▶ _WHAT YOU WILL DO_:
For this exercise, retype each line of the material below verbatim and omit any picture.

▶ _DATA SHOWN_:
━━━━

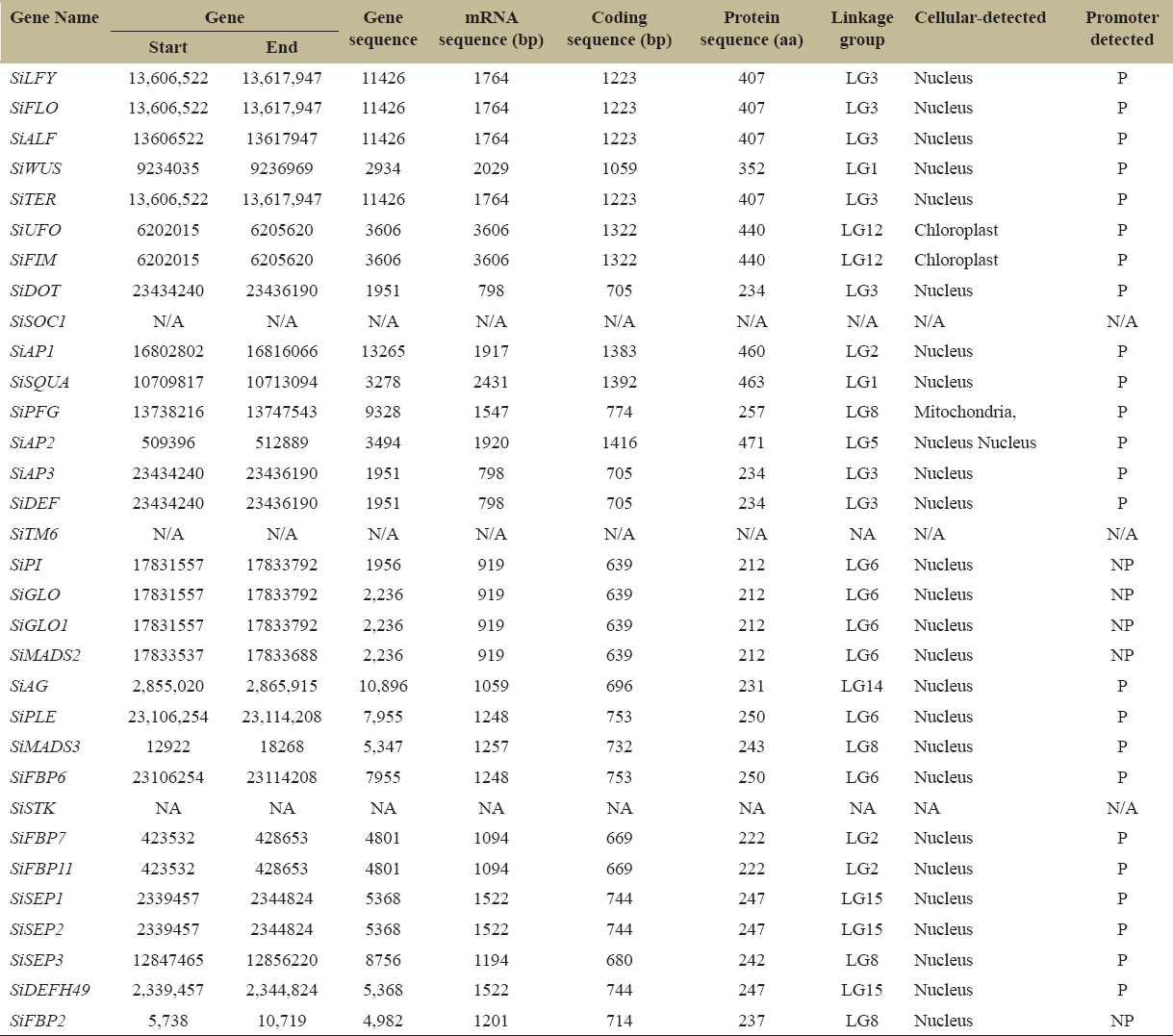 | Gene Name | Gene Start | Gene End | Gene sequence | mRNA sequence (bp) | Coding sequence (bp) | Protein sequence (aa) | Linkage group | Cellular-detected | Promoter detected |
|---|---|---|---|---|---|---|---|---|---|
| SiLFY | 13,606,522 | 13,617,947 | 11426 | 1764 | 1223 | 407 | LG3 | Nucleus | P |
| SiFLO | 13,606,522 | 13,617,947 | 11426 | 1764 | 1223 | 407 | LG3 | Nucleus | P |
| SiALF | 13606522 | 13617947 | 11426 | 1764 | 1223 | 407 | LG3 | Nucleus | P |
| SiWUS | 9234035 | 9236969 | 2934 | 2029 | 1059 | 352 | LG1 | Nucleus | P |
| SiTER | 13,606,522 | 13,617,947 | 11426 | 1764 | 1223 | 407 | LG3 | Nucleus | P |
| SiUFO | 6202015 | 6205620 | 3606 | 3606 | 1322 | 440 | LG12 | Chloroplast | P |
| SiFIM | 6202015 | 6205620 | 3606 | 3606 | 1322 | 440 | LG12 | Chloroplast | P |
| SiDOT | 23434240 | 23436190 | 1951 | 798 | 705 | 234 | LG3 | Nucleus | P |
| SiSOC1 | N/A | N/A | N/A | N/A | N/A | N/A | N/A | N/A | N/A |
| SiAP1 | 16802802 | 16816066 | 13265 | 1917 | 1383 | 460 | LG2 | Nucleus | P |
| SiSQUA | 10709817 | 10713094 | 3278 | 2431 | 1392 | 463 | LG1 | Nucleus | P |
| SiPFG | 13738216 | 13747543 | 9328 | 1547 | 774 | 257 | LG8 | Mitochondria, | P |
| SiAP2 | 509396 | 512889 | 3494 | 1920 | 1416 | 471 | LG5 | Nucleus Nucleus | P |
| SiAP3 | 23434240 | 23436190 | 1951 | 798 | 705 | 234 | LG3 | Nucleus | P |
| SiDEF | 23434240 | 23436190 | 1951 | 798 | 705 | 234 | LG3 | Nucleus | P |
| SiTM6 | N/A | N/A | N/A | N/A | N/A | N/A | NA | N/A | N/A |
| SiPI | 17831557 | 17833792 | 1956 | 919 | 639 | 212 | LG6 | Nucleus | NP |
| SiGLO | 17831557 | 17833792 | 2,236 | 919 | 639 | 212 | LG6 | Nucleus | NP |
| SiGLO1 | 17831557 | 17833792 | 2,236 | 919 | 639 | 212 | LG6 | Nucleus | NP |
| SiMADS2 | 17833537 | 17833688 | 2,236 | 919 | 639 | 212 | LG6 | Nucleus | NP |
| SiAG | 2,855,020 | 2,865,915 | 10,896 | 1059 | 696 | 231 | LG14 | Nucleus | P |
| SiPLE | 23,106,254 | 23,114,208 | 7,955 | 1248 | 753 | 250 | LG6 | Nucleus | P |
| SiMADS3 | 12922 | 18268 | 5,347 | 1257 | 732 | 243 | LG8 | Nucleus | P |
| SiFBP6 | 23106254 | 23114208 | 7955 | 1248 | 753 | 250 | LG6 | Nucleus | P |
| SiSTK | NA | NA | NA | NA | NA | NA | NA | NA | N/A |
| SiFBP7 | 423532 | 428653 | 4801 | 1094 | 669 | 222 | LG2 | Nucleus | P |
| SiFBP11 | 423532 | 428653 | 4801 | 1094 | 669 | 222 | LG2 | Nucleus | P |
| SiSEP1 | 2339457 | 2344824 | 5368 | 1522 | 744 | 247 | LG15 | Nucleus | P |
| SiSEP2 | 2339457 | 2344824 | 5368 | 1522 | 744 | 247 | LG15 | Nucleus | P |
| SiSEP3 | 12847465 | 12856220 | 8756 | 1194 | 680 | 242 | LG8 | Nucleus | P |
| SiDEFH49 | 2,339,457 | 2,344,824 | 5,368 | 1522 | 744 | 247 | LG15 | Nucleus | P |
| SiFBP2 | 5,738 | 10,719 | 4,982 | 1201 | 714 | 237 | LG8 | Nucleus | NP |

━━━━

▶ _RESPONSE AREA_:
 | Gene Name | Gene Start | Gene End | Gene sequence | mRNA sequence (bp) | Coding sequence (bp) | Protein sequence (aa) | Linkage group | Cellular-detected | Promoter detected |
|---|---|---|---|---|---|---|---|---|---|
| SiLFY | 13,606,522 | 13,617,947 | 11426 | 1764 | 1223 | 407 | LG3 | Nucleus | P |
| SiFLO | 13,606,522 | 13,617,947 | 11426 | 1764 | 1223 | 407 | LG3 | Nucleus | P |
| SiALF | 13606522 | 13617947 | 11426 | 1764 | 1223 | 407 | LG3 | Nucleus | P |
| SiWUS | 9234035 | 9236969 | 2934 | 2029 | 1059 | 352 | LG1 | Nucleus | P |
| SiTER | 13,606,522 | 13,617,947 | 11426 | 1764 | 1223 | 407 | LG3 | Nucleus | P |
| SiUFO | 6202015 | 6205620 | 3606 | 3606 | 1322 | 440 | LG12 | Chloroplast | P |
| SiFIM | 6202015 | 6205620 | 3606 | 3606 | 1322 | 440 | LG12 | Chloroplast | P |
| SiDOT | 23434240 | 23436190 | 1951 | 798 | 705 | 234 | LG3 | Nucleus | P |
| SiSOC1 | N/A | N/A | N/A | N/A | N/A | N/A | N/A | N/A | N/A |
| SiAP1 | 16802802 | 16816066 | 13265 | 1917 | 1383 | 460 | LG2 | Nucleus | P |
| SiSQUA | 10709817 | 10713094 | 3278 | 2431 | 1392 | 463 | LG1 | Nucleus | P |
| SiPFG | 13738216 | 13747543 | 9328 | 1547 | 774 | 257 | LG8 | Mitochondria, | P |
| SiAP2 | 509396 | 512889 | 3494 | 1920 | 1416 | 471 | LG5 | Nucleus Nucleus | P |
| SiAP3 | 23434240 | 23436190 | 1951 | 798 | 705 | 234 | LG3 | Nucleus | P |
| SiDEF | 23434240 | 23436190 | 1951 | 798 | 705 | 234 | LG3 | Nucleus | P |
| SiTM6 | N/A | N/A | N/A | N/A | N/A | N/A | NA | N/A | N/A |
| SiPI | 17831557 | 17833792 | 1956 | 919 | 639 | 212 | LG6 | Nucleus | NP |
| SiGLO | 17831557 | 17833792 | 2,236 | 919 | 639 | 212 | LG6 | Nucleus | NP |
| SiGLO1 | 17831557 | 17833792 | 2,236 | 919 | 639 | 212 | LG6 | Nucleus | NP |
| SiMADS2 | 17833537 | 17833688 | 2,236 | 919 | 639 | 212 | LG6 | Nucleus | NP |
| SiAG | 2,855,020 | 2,865,915 | 10,896 | 1059 | 696 | 231 | LG14 | Nucleus | P |
| SiPLE | 23,106,254 | 23,114,208 | 7,955 | 1248 | 753 | 250 | LG6 | Nucleus | P |
| SiMADS3 | 12922 | 18268 | 5,347 | 1257 | 732 | 243 | LG8 | Nucleus | P |
| SiFBP6 | 23106254 | 23114208 | 7955 | 1248 | 753 | 250 | LG6 | Nucleus | P |
| SiSTK | NA | NA | NA | NA | NA | NA | NA | NA | N/A |
| SiFBP7 | 423532 | 428653 | 4801 | 1094 | 669 | 222 | LG2 | Nucleus | P |
| SiFBP11 | 423532 | 428653 | 4801 | 1094 | 669 | 222 | LG2 | Nucleus | P |
| SiSEP1 | 2339457 | 2344824 | 5368 | 1522 | 744 | 247 | LG15 | Nucleus | P |
| SiSEP2 | 2339457 | 2344824 | 5368 | 1522 | 744 | 247 | LG15 | Nucleus | P |
| SiSEP3 | 12847465 | 12856220 | 8756 | 1194 | 680 | 242 | LG8 | Nucleus | P |
| SiDEFH49 | 2,339,457 | 2,344,824 | 5,368 | 1522 | 744 | 247 | LG15 | Nucleus | P |
| SiFBP2 | 5,738 | 10,719 | 4,982 | 1201 | 714 | 237 | LG8 | Nucleus | NP |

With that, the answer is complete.